» ABOUT THIS EXERCISE: All that is wanted is an exact copy of the line containing "class: Mammalia" and the lines after it, through the end of the records.

» INFORMATION:
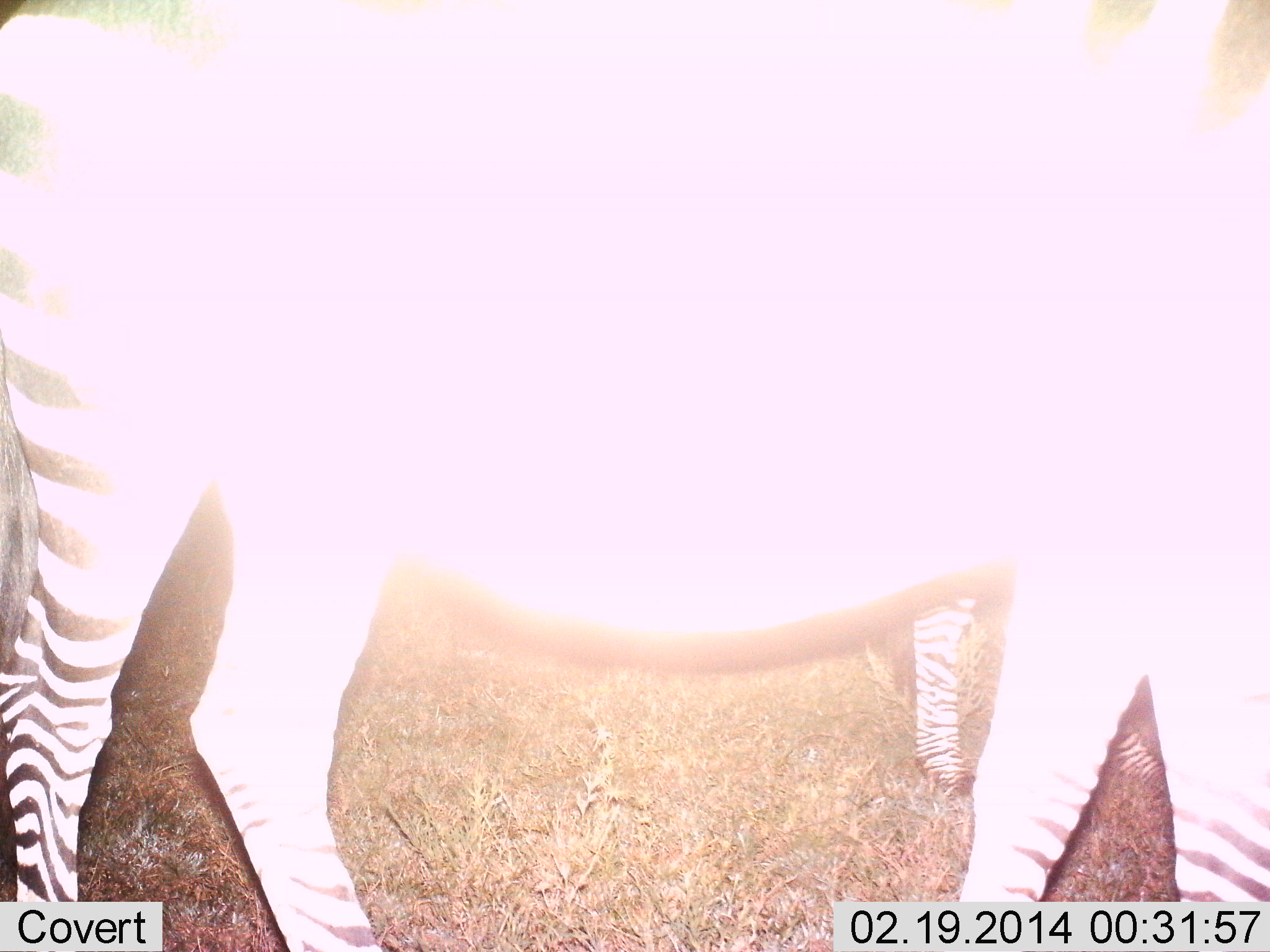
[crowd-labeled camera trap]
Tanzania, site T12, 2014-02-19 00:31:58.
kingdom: Animalia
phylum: Chordata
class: Mammalia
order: Perissodactyla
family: Equidae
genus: Equus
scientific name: Equus quagga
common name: plains zebra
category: zebra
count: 2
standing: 60%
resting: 0%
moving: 40%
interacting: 0%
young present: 10%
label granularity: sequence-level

» TASK RESULT:
class: Mammalia
order: Perissodactyla
family: Equidae
genus: Equus
scientific name: Equus quagga
common name: plains zebra
category: zebra
count: 2
standing: 60%
resting: 0%
moving: 40%
interacting: 0%
young present: 10%
label granularity: sequence-level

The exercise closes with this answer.